Chaque réveil, une renaissance_Camille James Lepellier, Paris.
Mention_Prix Energheia France 2016
Dans le cimetière de Montmartre, le buste frêle et sans vie de Dalida attend ses fleurs. Dos au monde, elle se dresse au milieu de la colline de tombes, son regard vide observe le silence qui comble les avenues. Au loin, on entend les gros corbeaux croasser. Ils jouent aux épouvantails en effrayant les rares passants qui s’aventurent entre les mausolées. Quelque part, comme importé depuis l’extérieur, le temple en verre érigé à la mémoire de Michel Berger germe à travers le goudron.

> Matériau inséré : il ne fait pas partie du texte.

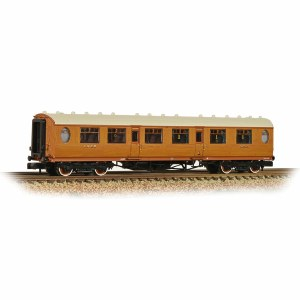 Graham Farish N 376-225 Thompson Composite Corridor LNER Teak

Les pétales roses et blancs semblent intemporels. C’est beau, on se croirait au Japon. Un Japon artificiel emprisonné au milieu des tombeaux gris et rigides de cette France ternie par l’oubli.
Antoine marche devant, un plan à la main. C’est qu’il faut un véritable historien pour se retrouver parmi toutes ses inscriptions effacées. Je le suis, silencieux. Je me sens mal à l’aise, comme étriqué au milieu de ses fausses rues désertes. Une suite de pierres tombales, quelques bustes aux visages étrangers, des fleurs fanées et l’odeur du chlore qu’on utilise pour purifier les lieux. C’est un triste théâtre où les illustres et les grands sont condamnés à trouver le repos. Au-dessus de leurs stèles, un pont de fer vient défigurer le ciel. C’est la ville qui reprend ses droits. Des enfants avancent en hurlant. Ils ne remarquent même plus les ruines et les morts en contre-bas. C’est mercredi. La vie est devant eux.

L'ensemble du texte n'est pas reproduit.